● **Source passage**
+ + + + +
Archaeologist and museum curator

Amy C. Smith is the current Curator of the Ure Museum of Greek Archaeology and Professor of Classical Archaeology at Reading University. She is known for her work on iconography, the history of collections, and digital museology.

== Career ==
Smith received her BA from Dartmouth College and her MA, MPhil, and PhD (1997) from Yale University, all in classical archaeology. Her doctoral thesis was on the topic of Greek personification and this work was published as a monograph in 2011.

Smith taught at Tufts University, Boston College, and Massachusetts College of Art and worked at the Yale University Art Gallery before moving to the University of Reading. At Reading, Smith headed the redevelopment of the Ure Museum of Greek Archaeology in 2004-05 and has worked on the university's collection of vases publishing the 23rd British fascicule of the Corpus Vasorum Antiquorum project in 2007. Her work on iconography has included research on the depiction of Aphrodite and personifications in Greek art.
+ + + + +
● **Data shown**

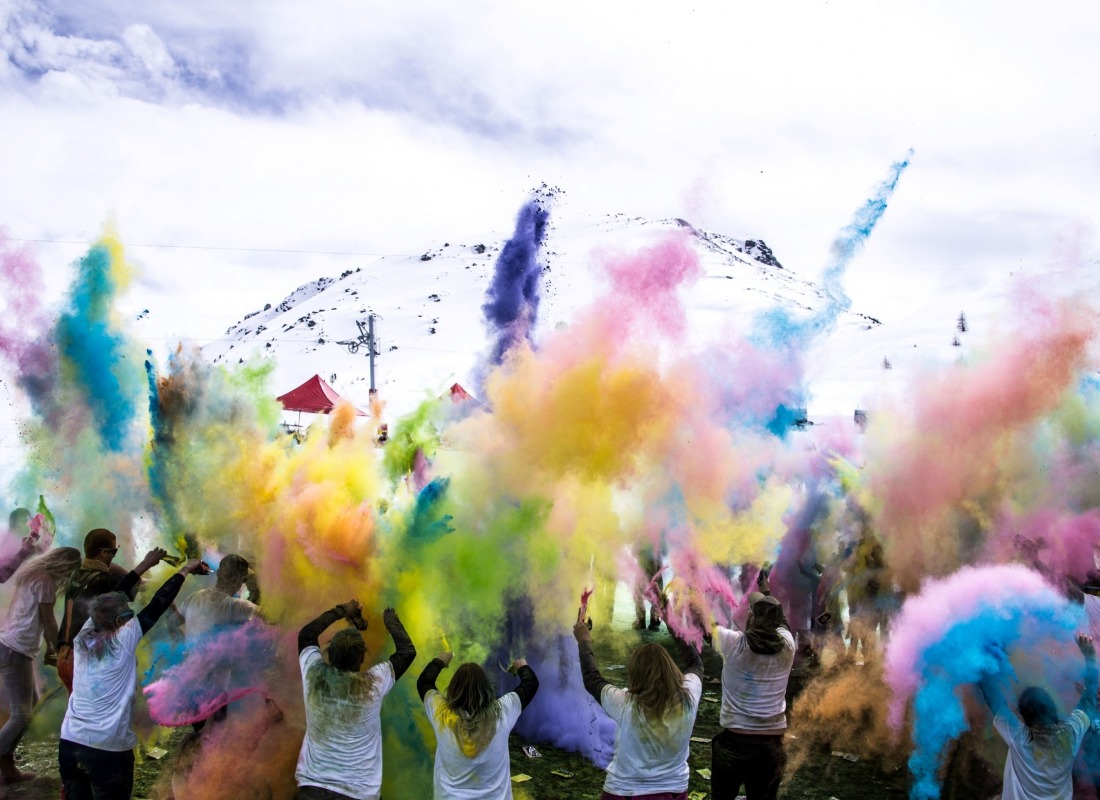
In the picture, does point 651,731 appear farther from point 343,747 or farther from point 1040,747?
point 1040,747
+ + + + +
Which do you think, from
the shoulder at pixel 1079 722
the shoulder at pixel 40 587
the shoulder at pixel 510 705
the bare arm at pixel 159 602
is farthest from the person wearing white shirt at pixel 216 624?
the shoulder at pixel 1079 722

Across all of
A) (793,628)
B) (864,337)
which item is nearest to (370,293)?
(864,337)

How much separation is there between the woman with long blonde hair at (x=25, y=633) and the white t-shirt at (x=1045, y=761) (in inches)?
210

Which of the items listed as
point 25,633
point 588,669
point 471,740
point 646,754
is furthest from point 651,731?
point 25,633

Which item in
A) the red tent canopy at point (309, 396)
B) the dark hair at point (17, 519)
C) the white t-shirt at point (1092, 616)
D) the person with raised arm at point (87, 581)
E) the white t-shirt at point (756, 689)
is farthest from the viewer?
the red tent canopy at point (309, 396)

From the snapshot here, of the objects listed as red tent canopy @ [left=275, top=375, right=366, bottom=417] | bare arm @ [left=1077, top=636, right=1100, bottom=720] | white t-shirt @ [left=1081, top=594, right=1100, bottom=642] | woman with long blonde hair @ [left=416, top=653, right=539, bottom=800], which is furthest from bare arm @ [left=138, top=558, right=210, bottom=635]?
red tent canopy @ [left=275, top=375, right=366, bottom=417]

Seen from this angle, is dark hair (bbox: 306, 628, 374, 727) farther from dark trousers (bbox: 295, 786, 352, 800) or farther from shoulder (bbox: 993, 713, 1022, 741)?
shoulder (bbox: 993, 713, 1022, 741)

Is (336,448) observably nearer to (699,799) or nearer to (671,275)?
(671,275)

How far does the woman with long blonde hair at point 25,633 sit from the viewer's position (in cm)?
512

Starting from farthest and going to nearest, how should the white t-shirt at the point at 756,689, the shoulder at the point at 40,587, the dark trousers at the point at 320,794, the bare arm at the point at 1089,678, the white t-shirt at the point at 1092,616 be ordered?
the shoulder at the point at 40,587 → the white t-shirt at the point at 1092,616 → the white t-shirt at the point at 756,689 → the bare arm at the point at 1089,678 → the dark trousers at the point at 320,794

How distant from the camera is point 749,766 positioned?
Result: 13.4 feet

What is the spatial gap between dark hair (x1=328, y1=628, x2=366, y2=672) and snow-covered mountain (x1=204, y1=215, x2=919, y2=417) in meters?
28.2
+ + + + +
● **Work request**
According to the profile of Amy C. Smith, which Corpus Vasorum Antiquorum fascicule did she publish in 2007? The items come from a separate source unrelated to the profile of Amy C. Smith.

● **Solved problem**
The 23rd British fascicule.